## TASK A
In the comments on loss, why does associating songs with major emotional moments become embarrassing for one commenter? Explain in one to three sentences.
## TASK B
In the comments on loss, what does the last commenter say the world feels like it is circling around you as?
## TASK C
Carry on the comments on loss from their final sentence.
Start of READING TEXT
And I, too, associate songs with major emotional moments in my life….which, you know, gets embarrassing when the song comes on that makes me cry like a baby…when I am in the grocery store.
October 15th, 2009
I cannot even imagine a loss like that. But it makes my heart heavy thinking about it.
October 15th, 2009
I can feel your broken heart through your words. Beautiful and sad words.
October 16th, 2009
I read this a few days ago, but couldn’t comment at first. Still don’t really have the words, except that I know those feelings. I’m sorry I do. I sorry you do.
October 16th, 2009
Oh my. That was so beautifully written. I cannot even imagine the pain of that loss. My heart is full for you. I am so very sorry for all of those losses.
October 16th, 2009
I wish I could say we didn’t both have this in common. I know that feeling as if the world is circling around you like vultures, birds of prey feeding on your anguish.
End of READING TEXT
Start of RECORD EXCERPTS
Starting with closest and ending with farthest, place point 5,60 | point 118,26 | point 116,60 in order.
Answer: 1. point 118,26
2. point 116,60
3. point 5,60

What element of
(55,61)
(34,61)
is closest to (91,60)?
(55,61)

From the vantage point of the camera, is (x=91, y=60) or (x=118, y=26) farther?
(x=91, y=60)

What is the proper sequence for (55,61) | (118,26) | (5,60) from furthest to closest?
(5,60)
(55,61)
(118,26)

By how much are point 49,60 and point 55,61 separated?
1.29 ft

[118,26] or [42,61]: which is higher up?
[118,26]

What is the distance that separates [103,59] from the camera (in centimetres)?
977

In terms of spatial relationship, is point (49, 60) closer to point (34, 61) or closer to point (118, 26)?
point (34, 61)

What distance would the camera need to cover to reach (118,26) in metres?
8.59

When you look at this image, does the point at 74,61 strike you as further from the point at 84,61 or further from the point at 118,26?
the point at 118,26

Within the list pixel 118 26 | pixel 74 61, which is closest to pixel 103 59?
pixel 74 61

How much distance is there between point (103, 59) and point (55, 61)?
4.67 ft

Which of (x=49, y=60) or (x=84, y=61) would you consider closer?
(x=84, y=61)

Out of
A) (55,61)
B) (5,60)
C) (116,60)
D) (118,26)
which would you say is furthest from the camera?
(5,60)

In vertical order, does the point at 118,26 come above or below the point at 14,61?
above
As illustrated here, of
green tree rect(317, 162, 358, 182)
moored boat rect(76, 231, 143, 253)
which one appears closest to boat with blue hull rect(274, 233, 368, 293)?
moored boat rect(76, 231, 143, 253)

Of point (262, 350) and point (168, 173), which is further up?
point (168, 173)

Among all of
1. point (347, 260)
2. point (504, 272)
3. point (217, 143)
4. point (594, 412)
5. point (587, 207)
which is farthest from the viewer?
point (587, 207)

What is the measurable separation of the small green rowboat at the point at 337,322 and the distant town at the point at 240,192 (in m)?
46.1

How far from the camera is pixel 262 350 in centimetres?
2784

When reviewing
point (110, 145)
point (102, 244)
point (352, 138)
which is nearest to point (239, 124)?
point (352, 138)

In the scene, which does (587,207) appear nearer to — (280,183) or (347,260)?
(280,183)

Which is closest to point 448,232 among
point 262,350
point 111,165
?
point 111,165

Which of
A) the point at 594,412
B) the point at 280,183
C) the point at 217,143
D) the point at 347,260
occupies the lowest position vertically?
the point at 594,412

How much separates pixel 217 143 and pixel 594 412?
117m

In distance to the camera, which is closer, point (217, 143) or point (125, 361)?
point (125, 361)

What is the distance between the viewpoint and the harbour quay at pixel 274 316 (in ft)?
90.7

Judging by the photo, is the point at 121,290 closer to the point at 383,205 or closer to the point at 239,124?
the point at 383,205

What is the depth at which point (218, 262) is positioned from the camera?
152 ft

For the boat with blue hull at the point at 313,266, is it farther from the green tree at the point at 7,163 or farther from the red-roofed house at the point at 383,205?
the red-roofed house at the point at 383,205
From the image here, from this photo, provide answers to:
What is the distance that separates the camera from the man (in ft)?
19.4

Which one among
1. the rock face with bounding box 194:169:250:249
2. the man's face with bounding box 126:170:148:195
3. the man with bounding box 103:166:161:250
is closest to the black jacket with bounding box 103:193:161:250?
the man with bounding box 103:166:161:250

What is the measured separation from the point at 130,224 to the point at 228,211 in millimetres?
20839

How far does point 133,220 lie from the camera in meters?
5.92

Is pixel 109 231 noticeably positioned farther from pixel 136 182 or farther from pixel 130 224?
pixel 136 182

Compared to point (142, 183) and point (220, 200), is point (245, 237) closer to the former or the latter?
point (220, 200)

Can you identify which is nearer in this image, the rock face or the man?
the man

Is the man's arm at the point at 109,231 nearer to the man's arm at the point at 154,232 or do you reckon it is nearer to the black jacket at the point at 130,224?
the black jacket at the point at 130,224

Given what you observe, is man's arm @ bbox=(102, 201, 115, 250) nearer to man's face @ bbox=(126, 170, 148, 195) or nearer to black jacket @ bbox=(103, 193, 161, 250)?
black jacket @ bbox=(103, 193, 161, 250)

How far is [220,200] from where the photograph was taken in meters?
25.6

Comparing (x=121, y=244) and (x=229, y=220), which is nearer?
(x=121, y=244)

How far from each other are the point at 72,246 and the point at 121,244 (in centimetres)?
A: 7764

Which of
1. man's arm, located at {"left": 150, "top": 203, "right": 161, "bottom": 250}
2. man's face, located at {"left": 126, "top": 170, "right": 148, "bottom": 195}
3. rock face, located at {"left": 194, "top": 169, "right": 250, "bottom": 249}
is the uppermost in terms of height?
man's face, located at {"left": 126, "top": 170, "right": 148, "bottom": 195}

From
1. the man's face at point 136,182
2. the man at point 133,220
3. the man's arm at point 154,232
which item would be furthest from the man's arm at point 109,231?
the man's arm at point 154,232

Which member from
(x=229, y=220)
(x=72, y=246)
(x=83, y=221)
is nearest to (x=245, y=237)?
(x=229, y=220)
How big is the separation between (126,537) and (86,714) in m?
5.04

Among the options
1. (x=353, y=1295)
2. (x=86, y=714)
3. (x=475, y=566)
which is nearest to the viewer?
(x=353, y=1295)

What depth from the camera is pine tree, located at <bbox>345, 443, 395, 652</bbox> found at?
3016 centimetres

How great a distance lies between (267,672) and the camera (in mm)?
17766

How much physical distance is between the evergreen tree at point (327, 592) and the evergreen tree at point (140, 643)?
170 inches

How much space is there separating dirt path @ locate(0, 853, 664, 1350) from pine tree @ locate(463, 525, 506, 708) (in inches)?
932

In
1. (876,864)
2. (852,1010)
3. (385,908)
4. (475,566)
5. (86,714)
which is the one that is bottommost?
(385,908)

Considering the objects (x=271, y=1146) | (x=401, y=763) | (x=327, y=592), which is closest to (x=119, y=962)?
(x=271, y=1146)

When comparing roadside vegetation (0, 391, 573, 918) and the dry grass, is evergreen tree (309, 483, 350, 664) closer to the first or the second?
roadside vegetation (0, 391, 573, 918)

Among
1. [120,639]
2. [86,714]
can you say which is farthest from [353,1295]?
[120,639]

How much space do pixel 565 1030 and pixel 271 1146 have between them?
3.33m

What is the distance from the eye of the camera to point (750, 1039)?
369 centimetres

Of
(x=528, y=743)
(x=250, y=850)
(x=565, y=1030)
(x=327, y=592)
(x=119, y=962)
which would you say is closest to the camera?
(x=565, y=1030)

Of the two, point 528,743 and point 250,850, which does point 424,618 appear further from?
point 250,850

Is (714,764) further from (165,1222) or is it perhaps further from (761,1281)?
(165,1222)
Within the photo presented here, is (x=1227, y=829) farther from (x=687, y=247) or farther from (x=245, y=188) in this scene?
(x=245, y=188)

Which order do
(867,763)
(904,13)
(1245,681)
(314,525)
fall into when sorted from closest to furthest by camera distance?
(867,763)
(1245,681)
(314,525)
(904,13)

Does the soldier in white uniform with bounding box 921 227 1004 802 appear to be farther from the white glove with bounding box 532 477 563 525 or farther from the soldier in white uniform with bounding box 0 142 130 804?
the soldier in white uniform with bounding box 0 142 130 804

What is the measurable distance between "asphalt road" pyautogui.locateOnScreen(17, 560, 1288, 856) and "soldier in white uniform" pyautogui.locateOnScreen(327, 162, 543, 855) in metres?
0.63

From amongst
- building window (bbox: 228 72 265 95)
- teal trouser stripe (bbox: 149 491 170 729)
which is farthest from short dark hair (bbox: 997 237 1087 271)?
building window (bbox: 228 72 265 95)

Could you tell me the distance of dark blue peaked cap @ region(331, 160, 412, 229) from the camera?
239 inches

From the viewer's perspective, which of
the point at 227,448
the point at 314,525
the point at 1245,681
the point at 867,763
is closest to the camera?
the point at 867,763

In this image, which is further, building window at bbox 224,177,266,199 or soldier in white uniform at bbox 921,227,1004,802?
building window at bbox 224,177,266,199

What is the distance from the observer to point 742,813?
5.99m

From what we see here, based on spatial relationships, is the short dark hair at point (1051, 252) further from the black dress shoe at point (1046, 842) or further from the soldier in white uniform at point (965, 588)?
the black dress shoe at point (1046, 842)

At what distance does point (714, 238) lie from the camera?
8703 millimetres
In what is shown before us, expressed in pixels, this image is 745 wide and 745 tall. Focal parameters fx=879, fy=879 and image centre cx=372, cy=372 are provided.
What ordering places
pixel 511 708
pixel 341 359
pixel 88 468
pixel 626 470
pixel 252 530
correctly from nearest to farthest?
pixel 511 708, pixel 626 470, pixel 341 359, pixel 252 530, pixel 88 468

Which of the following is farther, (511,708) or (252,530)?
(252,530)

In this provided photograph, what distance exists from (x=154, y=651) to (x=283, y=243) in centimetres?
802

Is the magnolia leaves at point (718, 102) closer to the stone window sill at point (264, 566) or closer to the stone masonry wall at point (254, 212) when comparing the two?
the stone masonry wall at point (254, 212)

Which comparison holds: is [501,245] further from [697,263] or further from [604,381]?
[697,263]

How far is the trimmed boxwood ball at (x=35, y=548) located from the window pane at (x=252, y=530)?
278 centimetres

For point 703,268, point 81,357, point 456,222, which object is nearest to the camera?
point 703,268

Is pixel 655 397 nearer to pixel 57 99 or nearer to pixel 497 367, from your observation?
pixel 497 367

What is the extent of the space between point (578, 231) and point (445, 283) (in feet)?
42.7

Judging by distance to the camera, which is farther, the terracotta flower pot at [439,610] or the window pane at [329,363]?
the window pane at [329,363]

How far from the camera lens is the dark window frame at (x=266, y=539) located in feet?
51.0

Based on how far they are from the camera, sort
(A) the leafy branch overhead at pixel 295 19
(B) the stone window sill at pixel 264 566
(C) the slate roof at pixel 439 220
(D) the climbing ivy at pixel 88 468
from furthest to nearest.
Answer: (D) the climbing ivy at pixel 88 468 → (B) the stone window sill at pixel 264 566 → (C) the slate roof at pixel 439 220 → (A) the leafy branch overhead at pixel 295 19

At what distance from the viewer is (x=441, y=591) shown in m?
End of RECORD EXCERPTS
## EXERCISE OUTPUT A
When a song tied to such a moment comes on, it makes the commenter cry like a baby. That can happen in a public place like the grocery store.

## EXERCISE OUTPUT B
Like vultures, birds of prey feeding on your anguish.

## EXERCISE OUTPUT C
For me it’s the song “It Can’t Rain All The Time” by Jane Siberry. It tears my heart out. I can’t hear anymore with my deafness, but just remembering those lyrics is a subtle ache.
Wounded, anguished writing, yet beautifully in the honesty of the spirit of the woman who wrote this. ((Hugs)) You’re in my thoughts dear friend. Stay safe and loved! Indigo
October 16th, 2009
Hug x
October 17th, 2009
Just catching up. Feeling too deep for tears, after reading this. You paint pictures with your words.
October 19th, 2009
Finally catching up on your blog. I’m so sorry, sweetie. You are an amazing writer. You have me in tears. Again. Love, hugs and many prayers for you…and your guardian angels.
October 21st, 2009
Reply to “Blackbird”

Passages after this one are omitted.